FetchCachelessPlugin
Will :
Generate a fetch memory bus
Connect that memory bus to the fetch pipeline with a response buffer
Allow out of order memory bus responses (for maximal compatibility)
Always generate aligned memory accesses
Note that in order to get goo performance on FPGA, you may want to set it with the following config in order to relax timings :
forkAt = 1
joinAt = 2
FetchL1Plugin
Will :
Implement a L1 fetch cache (non-blocking)
Generate a fetch memory bus for the SoC interconnect
Check for the presence of a fetch.PrefetcherPlugin to bind it to the L1
PrefetcherNextLinePlugin
Currently, there is one instruction L1 prefetcher implementation (PrefetchNextLinePlugin).
It is a very simple implementation :
On L1 access miss, it trigger the prefetching of the next cache line
On L1 access hit, if the cache line accessed is the same than the last prefetch, is trigger the prefetching of the next cache line
In short it can only prefetch one cache block ahead and assume that if there was a cache miss on a block, then the following blocks are likely worth prefetching as well.
Note, for the best results, the FetchL1Plugin need to have 2 hardware refill slots instead of 1 (default).
The prefetcher can be turned off by setting the CSR 0x7FF bit 0.
BtbPlugin
This plugin implement most of the branch prediction logic.
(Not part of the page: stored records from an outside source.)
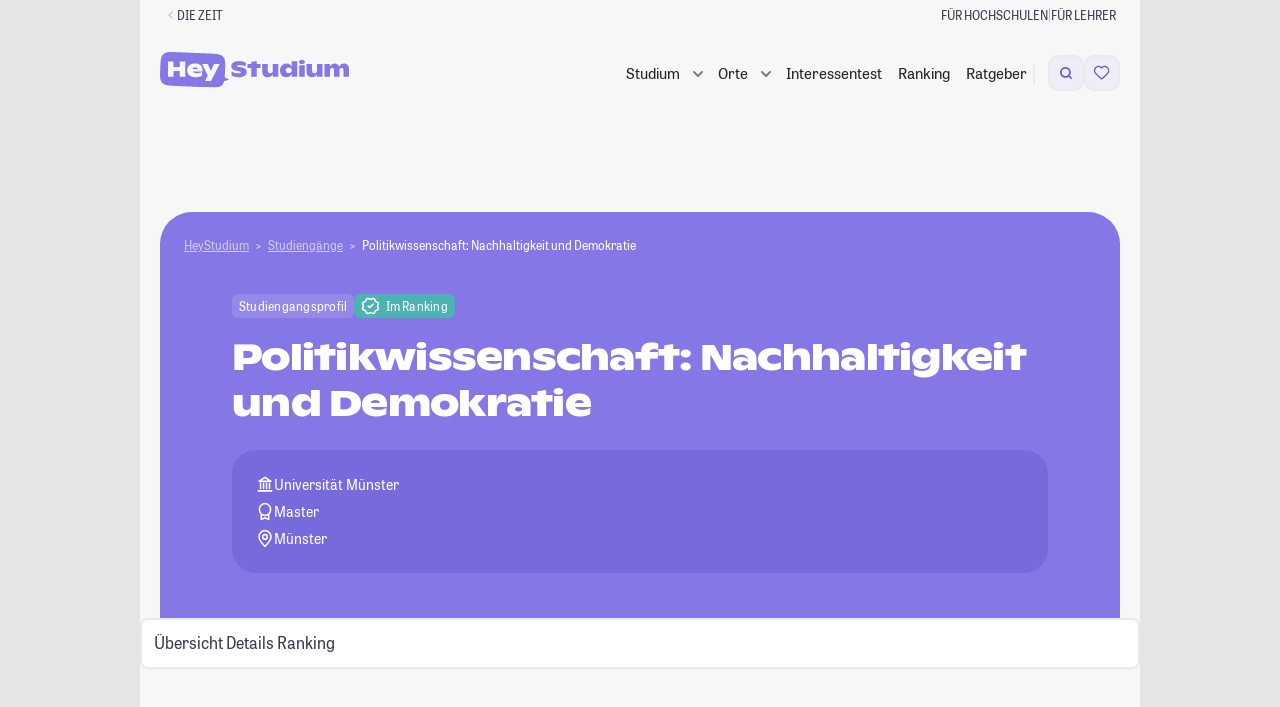

--- FILE ---
content_type: image/svg+xml
request_url: https://studiengaenge.zeit.de/build/styleguide/assets/ribbons/star.svg
body_size: 357
content:
<svg width="75" height="75" viewBox="0 0 75 75" fill="none" xmlns="http://www.w3.org/2000/svg">
<path d="M24.2043 4.94443C25.293 1.34624 29.7821 0.143389 32.5241 2.71514C34.5817 4.64497 37.8188 4.52385 39.7264 2.44565C42.2685 -0.323818 46.835 0.540202 48.1896 4.04696C49.206 6.67842 52.1752 7.97385 54.7956 6.92913C58.2875 5.5369 62.0269 8.29667 61.7258 12.0439C61.4999 14.8558 63.6129 17.3112 66.4271 17.5069C70.1773 17.7676 72.3489 21.8765 70.4518 25.122C69.0282 27.5574 69.8666 30.6865 72.3172 32.0838C75.5829 33.9459 75.7567 38.5901 72.6393 40.6911C70.3 42.2676 69.6977 45.4506 71.2993 47.7728C73.4337 50.8674 71.5752 55.1271 67.8549 55.6674C65.0633 56.0728 63.1396 58.6793 63.5751 61.4664C64.1553 65.1807 60.6327 68.2121 57.0464 67.0848C54.3553 66.2388 51.4913 67.7525 50.6743 70.4525C49.5855 74.0507 45.0964 75.2536 42.3545 72.6818C40.2969 70.752 37.0597 70.8731 35.1521 72.9513C32.61 75.7208 28.0436 74.8568 26.689 71.35C25.6725 68.7186 22.7034 67.4231 20.083 68.4678C16.591 69.8601 12.8517 67.1003 13.1528 63.3531C13.3787 60.5412 11.2657 58.0858 8.4515 57.8901C4.70127 57.6294 2.52965 53.5204 4.42678 50.275C5.85038 47.8396 5.01195 44.7105 2.56138 43.3132C-0.704326 41.4511 -0.878101 36.8069 2.23931 34.7059C4.57861 33.1294 5.18086 29.9464 3.57925 27.6242C1.44489 24.5296 3.30338 20.2699 7.02364 19.7296C9.8153 19.3241 11.739 16.7177 11.3035 13.9305C10.7232 10.2163 14.2459 7.18483 17.8321 8.3122C20.5233 9.15818 23.3873 7.64449 24.2043 4.94443Z" fill="currentColor"/>
</svg>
See more in the Branch chapter
HistoryPlugin
Will :
implement the branch history register
inject the branch history in the first fetch stage
allow other plugin to create interface to override the branch history value (on branch prediction / execution)
branch history interfaces will impact the branch history value injected in the fetch stage in a combinatorial manner to reduce latency.